### [AIM OF THE EXERCISE]
Reproduce each of the entries below word for word, omitting the images from your answer.

#####

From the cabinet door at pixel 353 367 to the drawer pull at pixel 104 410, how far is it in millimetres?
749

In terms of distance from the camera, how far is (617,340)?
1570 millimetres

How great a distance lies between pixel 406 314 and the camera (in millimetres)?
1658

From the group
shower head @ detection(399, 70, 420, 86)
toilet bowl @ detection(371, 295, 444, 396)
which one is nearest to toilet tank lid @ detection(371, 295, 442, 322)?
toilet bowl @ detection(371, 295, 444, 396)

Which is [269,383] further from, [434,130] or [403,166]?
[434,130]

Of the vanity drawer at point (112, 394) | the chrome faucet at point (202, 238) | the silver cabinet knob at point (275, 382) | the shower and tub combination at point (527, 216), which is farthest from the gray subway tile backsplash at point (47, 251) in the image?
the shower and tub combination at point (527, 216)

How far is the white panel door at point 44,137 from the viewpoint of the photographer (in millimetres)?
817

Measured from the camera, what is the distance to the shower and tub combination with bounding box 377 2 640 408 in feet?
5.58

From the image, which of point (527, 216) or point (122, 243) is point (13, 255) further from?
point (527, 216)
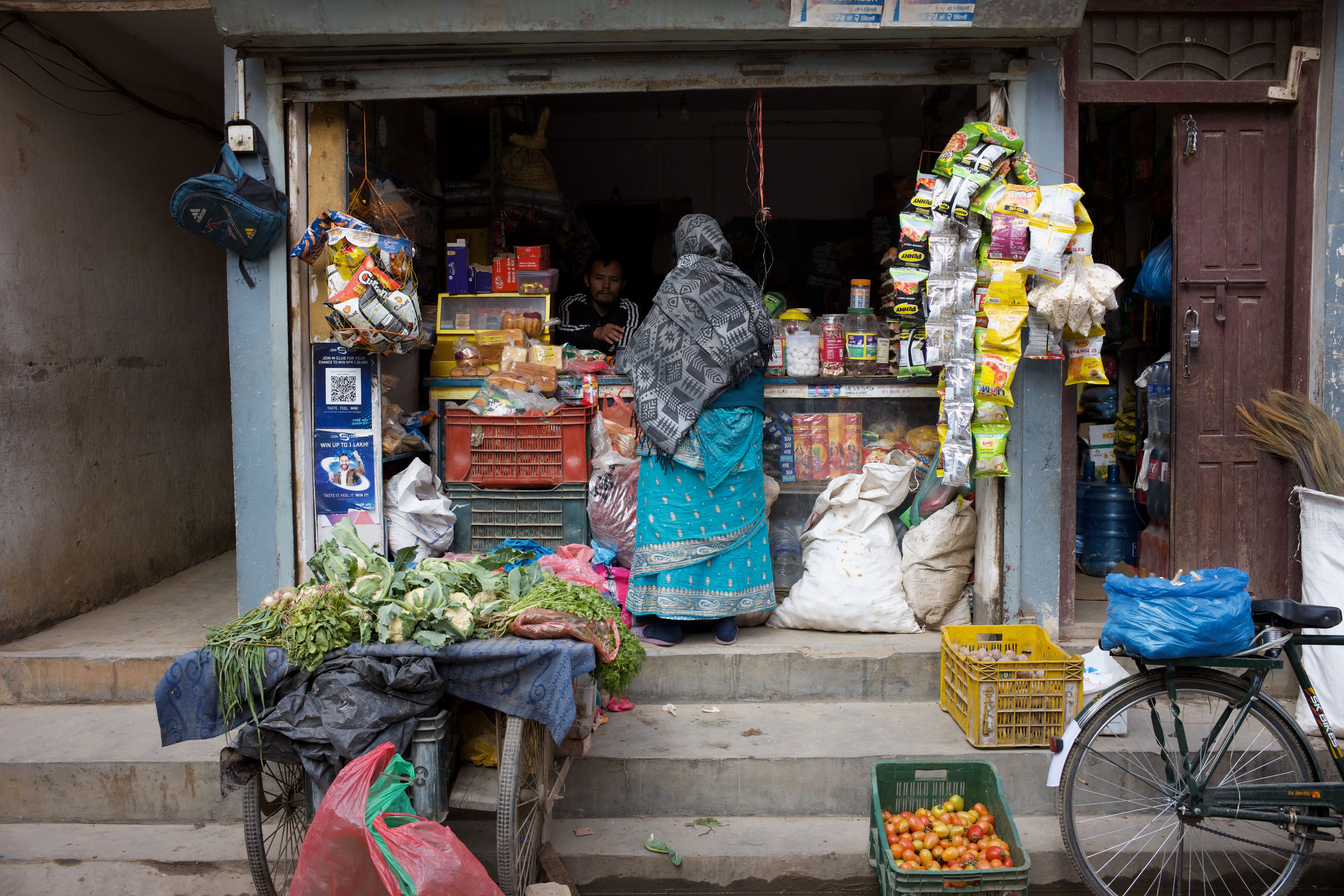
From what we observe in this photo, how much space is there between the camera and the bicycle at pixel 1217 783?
310 cm

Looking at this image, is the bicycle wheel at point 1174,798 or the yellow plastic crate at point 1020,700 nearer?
the bicycle wheel at point 1174,798

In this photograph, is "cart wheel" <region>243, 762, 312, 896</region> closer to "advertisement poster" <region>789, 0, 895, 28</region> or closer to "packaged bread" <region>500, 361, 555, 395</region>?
"packaged bread" <region>500, 361, 555, 395</region>

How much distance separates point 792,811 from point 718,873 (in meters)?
0.47

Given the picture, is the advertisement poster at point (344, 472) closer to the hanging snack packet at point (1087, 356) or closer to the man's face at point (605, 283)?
the man's face at point (605, 283)

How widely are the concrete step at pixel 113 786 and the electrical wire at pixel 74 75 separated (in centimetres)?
318

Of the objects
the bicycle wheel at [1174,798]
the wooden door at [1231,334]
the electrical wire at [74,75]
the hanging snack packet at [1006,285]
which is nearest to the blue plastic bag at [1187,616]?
the bicycle wheel at [1174,798]

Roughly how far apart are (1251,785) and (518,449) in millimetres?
3603

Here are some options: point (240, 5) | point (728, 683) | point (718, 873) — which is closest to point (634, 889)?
point (718, 873)

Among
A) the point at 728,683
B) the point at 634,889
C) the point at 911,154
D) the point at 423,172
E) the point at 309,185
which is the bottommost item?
the point at 634,889

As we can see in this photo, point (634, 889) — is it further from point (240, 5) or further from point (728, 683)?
point (240, 5)

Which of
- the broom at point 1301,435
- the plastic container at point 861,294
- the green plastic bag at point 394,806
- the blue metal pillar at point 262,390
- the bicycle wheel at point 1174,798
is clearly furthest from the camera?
the plastic container at point 861,294

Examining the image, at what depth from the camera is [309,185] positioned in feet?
15.0

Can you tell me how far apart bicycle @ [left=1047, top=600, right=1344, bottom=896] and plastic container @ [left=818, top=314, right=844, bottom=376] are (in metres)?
2.25

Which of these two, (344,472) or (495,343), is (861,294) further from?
(344,472)
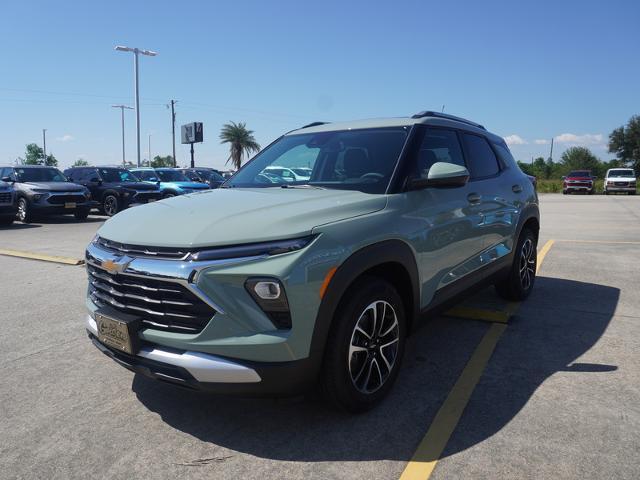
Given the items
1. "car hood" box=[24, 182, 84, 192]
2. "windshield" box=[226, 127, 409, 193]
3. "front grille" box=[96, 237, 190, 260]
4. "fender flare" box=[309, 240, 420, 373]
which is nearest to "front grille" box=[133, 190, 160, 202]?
"car hood" box=[24, 182, 84, 192]

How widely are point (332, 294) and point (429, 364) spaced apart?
152 cm

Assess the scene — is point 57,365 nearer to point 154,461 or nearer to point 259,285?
point 154,461

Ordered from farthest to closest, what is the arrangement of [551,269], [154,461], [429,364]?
[551,269]
[429,364]
[154,461]

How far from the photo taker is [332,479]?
2393 millimetres

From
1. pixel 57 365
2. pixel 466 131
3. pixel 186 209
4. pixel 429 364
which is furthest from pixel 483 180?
pixel 57 365

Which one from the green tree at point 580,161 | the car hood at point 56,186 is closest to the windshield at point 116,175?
the car hood at point 56,186

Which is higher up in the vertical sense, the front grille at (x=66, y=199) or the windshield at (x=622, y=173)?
the windshield at (x=622, y=173)

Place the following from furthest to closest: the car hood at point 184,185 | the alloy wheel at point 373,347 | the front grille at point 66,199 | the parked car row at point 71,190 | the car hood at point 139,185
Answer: the car hood at point 184,185 < the car hood at point 139,185 < the front grille at point 66,199 < the parked car row at point 71,190 < the alloy wheel at point 373,347

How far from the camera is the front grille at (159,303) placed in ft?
8.14

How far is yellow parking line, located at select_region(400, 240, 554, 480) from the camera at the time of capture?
247 centimetres

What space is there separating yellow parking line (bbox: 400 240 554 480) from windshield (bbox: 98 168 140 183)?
1567 centimetres

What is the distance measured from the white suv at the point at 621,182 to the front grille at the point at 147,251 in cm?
3782

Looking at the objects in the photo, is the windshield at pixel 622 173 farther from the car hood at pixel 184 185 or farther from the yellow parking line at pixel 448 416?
the yellow parking line at pixel 448 416

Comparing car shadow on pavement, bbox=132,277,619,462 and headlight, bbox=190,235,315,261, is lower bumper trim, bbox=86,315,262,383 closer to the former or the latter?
car shadow on pavement, bbox=132,277,619,462
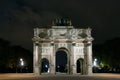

#####

### [SOLUTION FOR THIS PROBLEM]
From the cabinet door at pixel 353 367 to the drawer pull at pixel 104 410, how far is it in millimetres?
749

In terms of distance from the camera, how far is (617,340)?
1570 millimetres

How great a distance lies between pixel 406 314 and the camera (in millimetres)?
1658

From the group
shower head @ detection(399, 70, 420, 86)
toilet bowl @ detection(371, 295, 444, 396)
which one is nearest to toilet tank lid @ detection(371, 295, 442, 322)?
toilet bowl @ detection(371, 295, 444, 396)

Which is [269,383] further from, [434,130] or [403,166]?
[434,130]

Of the vanity drawer at point (112, 394) | the chrome faucet at point (202, 238) | the silver cabinet knob at point (275, 382) | the shower and tub combination at point (527, 216), which is farthest from the gray subway tile backsplash at point (47, 251) in the image?
the shower and tub combination at point (527, 216)

How far is the white panel door at point 44,137 from the viewpoint of the photographer (in millimetres)?
817

Measured from the camera, what is the distance to the shower and tub combination with bounding box 377 2 640 408 in feet?
5.58

From the image, which of point (527, 216) or point (122, 243) is point (13, 255) further from?
point (527, 216)
From what we observe in this photo, how much space is there between the camera and the bicycle at pixel 1217 783?
310 cm

Looking at this image, is the bicycle wheel at point 1174,798 or the yellow plastic crate at point 1020,700 nearer?
the bicycle wheel at point 1174,798

In this photograph, is "cart wheel" <region>243, 762, 312, 896</region> closer to "advertisement poster" <region>789, 0, 895, 28</region> or closer to "packaged bread" <region>500, 361, 555, 395</region>?
"packaged bread" <region>500, 361, 555, 395</region>

How much distance separates point 792,811 from point 718,873 (in meters)?
0.47

Given the picture, is the advertisement poster at point (344, 472) closer to the hanging snack packet at point (1087, 356) or closer to the man's face at point (605, 283)?
the man's face at point (605, 283)

How widely are the concrete step at pixel 113 786 and the electrical wire at pixel 74 75 separated (in centimetres)?
318

Of the objects
the bicycle wheel at [1174,798]
the wooden door at [1231,334]
the electrical wire at [74,75]
the hanging snack packet at [1006,285]
which is nearest to the blue plastic bag at [1187,616]?
the bicycle wheel at [1174,798]

Roughly how far apart are (1251,785) and (518,449) in millimetres?
3603

Here are some options: point (240, 5) | point (728, 683) | point (718, 873) — which is closest to point (634, 889)?
point (718, 873)

Among
A) the point at 728,683
B) the point at 634,889
C) the point at 911,154
D) the point at 423,172
E) the point at 309,185
which is the bottommost item?
the point at 634,889

As we can see in this photo, point (634, 889) — is it further from point (240, 5) or further from point (728, 683)?
point (240, 5)

Which of
- the broom at point 1301,435
- the plastic container at point 861,294
- the green plastic bag at point 394,806
- the blue metal pillar at point 262,390
- the bicycle wheel at point 1174,798
is clearly furthest from the camera?
the plastic container at point 861,294

Examining the image, at what depth from the camera is [309,185] positioned in feet?
15.0

Can you tell me how far apart bicycle @ [left=1047, top=600, right=1344, bottom=896] and plastic container @ [left=818, top=314, right=844, bottom=376] are (in metres)?
2.25

Which of these two, (344,472) or (495,343), is (861,294) further from?
(344,472)
Given the items
1. "car hood" box=[24, 182, 84, 192]
2. "windshield" box=[226, 127, 409, 193]
3. "front grille" box=[96, 237, 190, 260]
4. "fender flare" box=[309, 240, 420, 373]
which is nearest to "front grille" box=[133, 190, 160, 202]?
"car hood" box=[24, 182, 84, 192]

How widely are point (332, 294) and point (429, 364) spaced apart?
152 cm

Assess the scene — is point 57,365 nearer to point 154,461 or nearer to point 259,285?
point 154,461

Ordered from farthest to closest, what is the arrangement of [551,269], [154,461], [429,364]?
[551,269]
[429,364]
[154,461]

How far from the photo taker is [332,479]?
2393 millimetres

From
1. pixel 57 365
2. pixel 466 131
3. pixel 186 209
4. pixel 429 364
which is furthest from pixel 483 180?
pixel 57 365

Which one from the green tree at point 580,161 | the car hood at point 56,186 is closest to the windshield at point 116,175?
the car hood at point 56,186

Which is higher up in the vertical sense, the front grille at (x=66, y=199) or the windshield at (x=622, y=173)?
the windshield at (x=622, y=173)

Place the following from furthest to closest: the car hood at point 184,185 | the alloy wheel at point 373,347 | the front grille at point 66,199 | the parked car row at point 71,190 | the car hood at point 139,185
Answer: the car hood at point 184,185 < the car hood at point 139,185 < the front grille at point 66,199 < the parked car row at point 71,190 < the alloy wheel at point 373,347

How far from the camera is the front grille at (159,303) placed in ft?
8.14

How far is yellow parking line, located at select_region(400, 240, 554, 480) from the camera at the time of capture?
247 centimetres

What space is there separating yellow parking line (bbox: 400 240 554 480) from windshield (bbox: 98 168 140 183)?
1567 centimetres

What is the distance measured from the white suv at the point at 621,182 to the front grille at the point at 147,251 in cm?
3782

Looking at the objects in the photo, is the windshield at pixel 622 173 farther from the car hood at pixel 184 185 or farther from the yellow parking line at pixel 448 416?
the yellow parking line at pixel 448 416

Comparing car shadow on pavement, bbox=132,277,619,462 and headlight, bbox=190,235,315,261, is lower bumper trim, bbox=86,315,262,383 closer to the former or the latter?
car shadow on pavement, bbox=132,277,619,462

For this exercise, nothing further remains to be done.